Apesar de várias medidas de democratização do crédito adotadas pelo atual governo, entre as quais se destaca a sextuplicação do Pronaf, a grande maioria desses necessitados ainda não está sendo atendida.
Também falta crédito para a expansão da agricultura ecológica, para o desenvolvimento de centenas de empresas recuperadas pelos seus ex-empregados organizados em cooperativas e por milhares de micro e pequenas cooperativas de artesãos, recicladores de lixo, pescadores, garimpeiros, costureiras etc.
Nos últimos anos, surgiram numerosas iniciativas locais - fundos comunitários solidários, clubes de troca, bancos comunitários, entidades de microcrédito, cooperativas de crédito etc.- que procuram captar e canalizar as poupanças dos próprios interessados para a satisfação de suas necessidades de capital.

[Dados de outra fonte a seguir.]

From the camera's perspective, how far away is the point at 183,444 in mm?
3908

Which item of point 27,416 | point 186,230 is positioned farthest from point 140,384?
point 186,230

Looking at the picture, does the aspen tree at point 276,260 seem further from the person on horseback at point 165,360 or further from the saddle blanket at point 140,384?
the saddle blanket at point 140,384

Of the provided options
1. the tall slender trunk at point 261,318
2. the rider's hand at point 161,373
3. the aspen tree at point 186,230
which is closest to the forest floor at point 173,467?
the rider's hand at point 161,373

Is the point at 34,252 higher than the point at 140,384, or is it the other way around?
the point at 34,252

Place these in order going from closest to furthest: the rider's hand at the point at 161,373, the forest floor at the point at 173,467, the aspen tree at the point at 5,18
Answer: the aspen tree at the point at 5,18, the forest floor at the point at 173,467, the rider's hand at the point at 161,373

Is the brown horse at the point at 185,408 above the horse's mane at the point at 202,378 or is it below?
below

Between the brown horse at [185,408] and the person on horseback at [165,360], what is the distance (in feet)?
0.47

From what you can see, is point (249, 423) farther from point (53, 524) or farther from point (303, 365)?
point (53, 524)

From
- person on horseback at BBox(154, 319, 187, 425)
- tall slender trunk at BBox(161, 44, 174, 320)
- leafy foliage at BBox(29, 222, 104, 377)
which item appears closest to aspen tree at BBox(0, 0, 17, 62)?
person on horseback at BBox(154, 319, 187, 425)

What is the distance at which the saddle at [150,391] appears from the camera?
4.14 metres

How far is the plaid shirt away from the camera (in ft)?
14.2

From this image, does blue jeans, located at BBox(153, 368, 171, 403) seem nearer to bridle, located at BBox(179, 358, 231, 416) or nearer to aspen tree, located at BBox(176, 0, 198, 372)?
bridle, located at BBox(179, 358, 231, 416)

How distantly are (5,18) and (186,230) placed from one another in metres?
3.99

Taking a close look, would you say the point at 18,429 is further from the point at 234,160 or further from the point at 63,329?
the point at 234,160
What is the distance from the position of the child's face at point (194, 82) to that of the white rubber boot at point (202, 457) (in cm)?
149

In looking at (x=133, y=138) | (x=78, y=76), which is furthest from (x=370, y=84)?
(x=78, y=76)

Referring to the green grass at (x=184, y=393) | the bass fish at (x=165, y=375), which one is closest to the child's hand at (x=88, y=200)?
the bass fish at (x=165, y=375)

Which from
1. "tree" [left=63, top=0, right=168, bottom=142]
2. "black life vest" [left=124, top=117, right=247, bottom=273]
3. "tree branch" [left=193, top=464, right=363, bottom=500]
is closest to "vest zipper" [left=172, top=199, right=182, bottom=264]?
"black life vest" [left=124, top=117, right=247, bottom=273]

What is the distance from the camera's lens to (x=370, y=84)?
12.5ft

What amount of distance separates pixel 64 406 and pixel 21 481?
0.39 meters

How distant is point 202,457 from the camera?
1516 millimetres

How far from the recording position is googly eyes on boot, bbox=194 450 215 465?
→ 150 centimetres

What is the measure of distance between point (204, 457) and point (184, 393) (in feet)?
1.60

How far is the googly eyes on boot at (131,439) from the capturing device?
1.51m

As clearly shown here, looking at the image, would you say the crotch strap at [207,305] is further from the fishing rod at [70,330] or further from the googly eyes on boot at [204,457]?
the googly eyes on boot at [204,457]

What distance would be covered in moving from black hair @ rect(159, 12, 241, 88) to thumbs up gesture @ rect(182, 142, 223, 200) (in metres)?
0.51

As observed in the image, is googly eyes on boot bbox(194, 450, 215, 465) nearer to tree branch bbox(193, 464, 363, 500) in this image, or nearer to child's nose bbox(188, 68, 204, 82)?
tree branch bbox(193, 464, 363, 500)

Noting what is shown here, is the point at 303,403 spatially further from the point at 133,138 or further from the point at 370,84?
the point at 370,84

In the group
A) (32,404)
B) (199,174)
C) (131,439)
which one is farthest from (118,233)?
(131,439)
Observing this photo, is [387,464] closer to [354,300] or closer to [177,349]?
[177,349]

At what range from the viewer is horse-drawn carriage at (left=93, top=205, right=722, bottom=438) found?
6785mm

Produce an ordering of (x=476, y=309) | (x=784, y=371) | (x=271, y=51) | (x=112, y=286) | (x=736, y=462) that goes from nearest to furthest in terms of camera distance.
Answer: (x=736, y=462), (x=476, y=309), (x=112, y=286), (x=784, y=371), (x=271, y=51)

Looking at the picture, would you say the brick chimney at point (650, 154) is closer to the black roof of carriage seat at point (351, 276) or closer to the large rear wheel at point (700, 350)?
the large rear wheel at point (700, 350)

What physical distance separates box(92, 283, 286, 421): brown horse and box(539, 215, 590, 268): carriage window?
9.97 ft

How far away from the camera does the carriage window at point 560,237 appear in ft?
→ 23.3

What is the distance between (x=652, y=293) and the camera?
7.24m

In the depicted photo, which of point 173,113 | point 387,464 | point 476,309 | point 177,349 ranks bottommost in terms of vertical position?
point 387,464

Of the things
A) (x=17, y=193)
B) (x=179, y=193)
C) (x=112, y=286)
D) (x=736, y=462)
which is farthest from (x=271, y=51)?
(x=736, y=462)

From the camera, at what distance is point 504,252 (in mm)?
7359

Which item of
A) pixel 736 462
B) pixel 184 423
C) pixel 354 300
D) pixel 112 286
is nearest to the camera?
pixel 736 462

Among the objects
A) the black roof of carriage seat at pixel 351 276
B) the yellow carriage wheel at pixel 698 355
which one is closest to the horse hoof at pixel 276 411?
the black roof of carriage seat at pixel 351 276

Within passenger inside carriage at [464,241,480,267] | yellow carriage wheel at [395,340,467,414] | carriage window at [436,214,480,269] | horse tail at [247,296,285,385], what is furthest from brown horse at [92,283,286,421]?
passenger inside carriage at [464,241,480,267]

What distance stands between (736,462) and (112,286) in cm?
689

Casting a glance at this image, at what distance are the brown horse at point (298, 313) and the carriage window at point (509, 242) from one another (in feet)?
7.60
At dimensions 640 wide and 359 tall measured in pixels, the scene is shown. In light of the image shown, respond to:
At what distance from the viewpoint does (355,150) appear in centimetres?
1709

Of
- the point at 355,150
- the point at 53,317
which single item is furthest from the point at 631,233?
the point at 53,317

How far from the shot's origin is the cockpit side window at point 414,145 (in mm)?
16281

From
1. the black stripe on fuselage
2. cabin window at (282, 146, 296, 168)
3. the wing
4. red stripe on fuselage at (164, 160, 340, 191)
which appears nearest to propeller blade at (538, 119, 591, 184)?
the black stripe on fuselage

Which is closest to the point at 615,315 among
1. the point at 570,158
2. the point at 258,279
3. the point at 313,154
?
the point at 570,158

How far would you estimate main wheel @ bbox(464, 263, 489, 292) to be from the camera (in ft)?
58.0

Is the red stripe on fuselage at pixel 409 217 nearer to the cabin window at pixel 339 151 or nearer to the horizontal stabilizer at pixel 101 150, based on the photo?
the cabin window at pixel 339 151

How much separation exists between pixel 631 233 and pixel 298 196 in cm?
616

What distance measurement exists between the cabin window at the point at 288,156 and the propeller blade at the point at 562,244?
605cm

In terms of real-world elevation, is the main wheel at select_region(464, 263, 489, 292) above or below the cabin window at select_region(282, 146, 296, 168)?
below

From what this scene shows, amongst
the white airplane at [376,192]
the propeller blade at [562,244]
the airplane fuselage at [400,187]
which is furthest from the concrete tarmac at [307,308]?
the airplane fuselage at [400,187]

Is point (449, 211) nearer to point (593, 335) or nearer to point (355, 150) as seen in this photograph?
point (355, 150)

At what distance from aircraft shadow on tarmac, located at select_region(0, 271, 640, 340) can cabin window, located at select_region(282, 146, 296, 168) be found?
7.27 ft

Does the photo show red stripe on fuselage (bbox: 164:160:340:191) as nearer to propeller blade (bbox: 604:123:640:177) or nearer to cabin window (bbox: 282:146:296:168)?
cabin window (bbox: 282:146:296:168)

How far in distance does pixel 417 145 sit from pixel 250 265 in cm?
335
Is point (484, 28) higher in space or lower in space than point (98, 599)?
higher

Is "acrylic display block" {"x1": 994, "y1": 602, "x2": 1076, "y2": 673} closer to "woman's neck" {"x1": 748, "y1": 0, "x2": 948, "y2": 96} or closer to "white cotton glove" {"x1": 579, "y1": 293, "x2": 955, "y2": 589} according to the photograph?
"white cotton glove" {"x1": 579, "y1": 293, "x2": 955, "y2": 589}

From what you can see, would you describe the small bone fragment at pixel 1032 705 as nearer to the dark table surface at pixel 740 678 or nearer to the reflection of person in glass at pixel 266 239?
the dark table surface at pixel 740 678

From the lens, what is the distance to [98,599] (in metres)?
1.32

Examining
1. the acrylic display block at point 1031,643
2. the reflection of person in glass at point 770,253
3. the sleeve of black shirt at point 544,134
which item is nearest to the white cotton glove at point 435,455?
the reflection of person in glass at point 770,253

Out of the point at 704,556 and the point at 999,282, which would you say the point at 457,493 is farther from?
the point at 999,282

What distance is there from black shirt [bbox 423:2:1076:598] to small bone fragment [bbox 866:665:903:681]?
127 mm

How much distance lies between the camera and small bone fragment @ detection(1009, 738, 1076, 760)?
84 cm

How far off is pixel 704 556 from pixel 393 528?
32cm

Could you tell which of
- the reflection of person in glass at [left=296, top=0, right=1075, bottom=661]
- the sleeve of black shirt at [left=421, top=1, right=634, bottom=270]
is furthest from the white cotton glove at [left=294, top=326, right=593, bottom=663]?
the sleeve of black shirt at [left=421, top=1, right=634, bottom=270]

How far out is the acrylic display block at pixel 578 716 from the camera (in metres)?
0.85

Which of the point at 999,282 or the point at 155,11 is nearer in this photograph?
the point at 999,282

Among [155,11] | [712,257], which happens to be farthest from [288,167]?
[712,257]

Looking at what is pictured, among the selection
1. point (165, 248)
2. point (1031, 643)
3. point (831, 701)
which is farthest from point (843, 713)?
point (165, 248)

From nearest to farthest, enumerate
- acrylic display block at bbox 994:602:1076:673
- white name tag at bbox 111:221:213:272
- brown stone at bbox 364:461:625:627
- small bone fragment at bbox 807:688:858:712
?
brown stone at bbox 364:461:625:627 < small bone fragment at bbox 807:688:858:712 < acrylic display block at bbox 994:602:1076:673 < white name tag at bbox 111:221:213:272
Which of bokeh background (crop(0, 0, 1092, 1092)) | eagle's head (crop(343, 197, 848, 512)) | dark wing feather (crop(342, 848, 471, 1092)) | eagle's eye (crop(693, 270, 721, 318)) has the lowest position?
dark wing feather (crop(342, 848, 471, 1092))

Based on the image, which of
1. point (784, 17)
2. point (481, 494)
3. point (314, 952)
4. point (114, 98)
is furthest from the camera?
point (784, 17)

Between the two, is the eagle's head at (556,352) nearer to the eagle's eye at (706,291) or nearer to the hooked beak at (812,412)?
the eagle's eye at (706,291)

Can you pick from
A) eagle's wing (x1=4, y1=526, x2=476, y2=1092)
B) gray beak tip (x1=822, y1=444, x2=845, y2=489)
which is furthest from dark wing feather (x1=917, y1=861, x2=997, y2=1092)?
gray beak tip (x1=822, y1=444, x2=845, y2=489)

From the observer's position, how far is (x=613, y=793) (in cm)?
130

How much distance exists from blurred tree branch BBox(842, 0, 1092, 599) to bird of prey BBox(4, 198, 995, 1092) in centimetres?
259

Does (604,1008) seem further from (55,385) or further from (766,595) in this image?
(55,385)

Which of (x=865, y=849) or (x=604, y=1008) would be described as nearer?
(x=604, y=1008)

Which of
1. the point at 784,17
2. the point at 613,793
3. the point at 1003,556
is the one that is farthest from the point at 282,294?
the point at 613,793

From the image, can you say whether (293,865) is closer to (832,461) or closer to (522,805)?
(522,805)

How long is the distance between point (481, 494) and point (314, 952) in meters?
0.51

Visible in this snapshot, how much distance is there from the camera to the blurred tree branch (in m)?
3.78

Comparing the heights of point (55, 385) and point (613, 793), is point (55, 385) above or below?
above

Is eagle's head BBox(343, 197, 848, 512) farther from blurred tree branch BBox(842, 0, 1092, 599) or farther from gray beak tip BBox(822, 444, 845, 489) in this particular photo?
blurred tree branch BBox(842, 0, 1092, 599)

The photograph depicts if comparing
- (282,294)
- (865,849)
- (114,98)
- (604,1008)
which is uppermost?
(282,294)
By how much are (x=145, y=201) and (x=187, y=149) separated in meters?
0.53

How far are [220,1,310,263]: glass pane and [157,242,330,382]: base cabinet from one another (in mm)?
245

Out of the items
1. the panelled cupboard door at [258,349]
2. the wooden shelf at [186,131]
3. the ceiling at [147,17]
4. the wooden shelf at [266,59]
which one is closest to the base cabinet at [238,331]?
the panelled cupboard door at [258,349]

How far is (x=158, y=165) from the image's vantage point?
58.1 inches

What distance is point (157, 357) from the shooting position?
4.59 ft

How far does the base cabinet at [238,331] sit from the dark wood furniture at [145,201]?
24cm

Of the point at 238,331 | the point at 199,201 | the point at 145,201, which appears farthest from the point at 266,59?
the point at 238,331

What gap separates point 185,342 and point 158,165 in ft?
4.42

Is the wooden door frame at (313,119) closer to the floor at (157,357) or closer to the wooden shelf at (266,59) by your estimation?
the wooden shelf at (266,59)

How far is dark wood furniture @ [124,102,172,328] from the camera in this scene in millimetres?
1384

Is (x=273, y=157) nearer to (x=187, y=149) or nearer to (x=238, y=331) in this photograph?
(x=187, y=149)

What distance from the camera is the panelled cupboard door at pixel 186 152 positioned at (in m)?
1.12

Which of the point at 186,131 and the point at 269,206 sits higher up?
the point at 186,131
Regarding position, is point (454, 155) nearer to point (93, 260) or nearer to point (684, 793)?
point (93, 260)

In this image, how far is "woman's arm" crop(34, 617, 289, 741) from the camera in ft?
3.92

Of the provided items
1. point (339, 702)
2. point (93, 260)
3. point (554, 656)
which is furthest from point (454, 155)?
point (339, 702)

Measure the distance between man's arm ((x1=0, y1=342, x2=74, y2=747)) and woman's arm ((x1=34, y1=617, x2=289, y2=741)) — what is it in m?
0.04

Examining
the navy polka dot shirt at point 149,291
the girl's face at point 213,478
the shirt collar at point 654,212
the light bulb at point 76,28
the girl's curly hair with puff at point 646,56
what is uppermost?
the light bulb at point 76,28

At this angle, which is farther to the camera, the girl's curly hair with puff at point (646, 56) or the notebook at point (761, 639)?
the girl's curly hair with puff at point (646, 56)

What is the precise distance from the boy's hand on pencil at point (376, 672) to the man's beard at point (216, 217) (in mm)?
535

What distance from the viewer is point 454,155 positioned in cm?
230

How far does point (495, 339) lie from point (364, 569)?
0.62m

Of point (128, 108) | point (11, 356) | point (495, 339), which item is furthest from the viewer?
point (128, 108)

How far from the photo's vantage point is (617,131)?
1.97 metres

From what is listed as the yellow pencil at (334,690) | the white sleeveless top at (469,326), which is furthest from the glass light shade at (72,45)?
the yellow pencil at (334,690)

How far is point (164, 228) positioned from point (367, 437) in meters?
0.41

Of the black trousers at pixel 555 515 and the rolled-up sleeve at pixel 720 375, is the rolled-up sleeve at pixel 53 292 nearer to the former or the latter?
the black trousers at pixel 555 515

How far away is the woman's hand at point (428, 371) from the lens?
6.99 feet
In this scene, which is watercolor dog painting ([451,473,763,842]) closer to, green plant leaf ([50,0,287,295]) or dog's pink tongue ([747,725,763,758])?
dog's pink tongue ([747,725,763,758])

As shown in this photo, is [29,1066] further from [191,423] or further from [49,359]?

Como são pobres, sua própria poupança não basta para que possam ampliar suas atividades e torná-las mais produtivas. Esses intermediários têm enorme potencial para irrigar com crédito todo esse manancial de força de trabalho inteira ou parcialmente ociosa, desde que tenham acesso a financiamento externo.
Por isso, precisamos de outro sistema financeiro -poderíamos chamá-lo de finanças sociais-, que visaria prioritariamente a solução de problemas sociais e ambientais. Ele teria por finalidade atender necessidades como as acima exemplificadas e, para tanto, precisaria se articular às redes de intermediários financeiros locais já existentes.
O que falta são bancos, fundos etc. que possam atrair parte da poupança da classe média e alta e também da poupança pública e abastecer de recursos as iniciativas locais. O sistema financeiro social apresentaria aos poupadores a proposta de aplicar seu dinheiro para enfrentar as crises que nos afetam com a mesma segurança oferecida pelo sistema convencional.
Sistemas financeiros dessa espécie surgiram nas últimas décadas em vários países da Europa e da América do Norte. Estão sendo favorecidos por cada vez mais depositantes, porque dão bons retornos, pois, no mundo inteiro, os pobres são sabidamente bons pagadores.
No Brasil, a necessidade de um outro sistema financeiro é gritante. É preciso abrir um debate sobre como fazê-lo atingir dimensões compatíveis com a necessidade de desconcentrar o capital para inserir na produção os que se encontram a sua margem."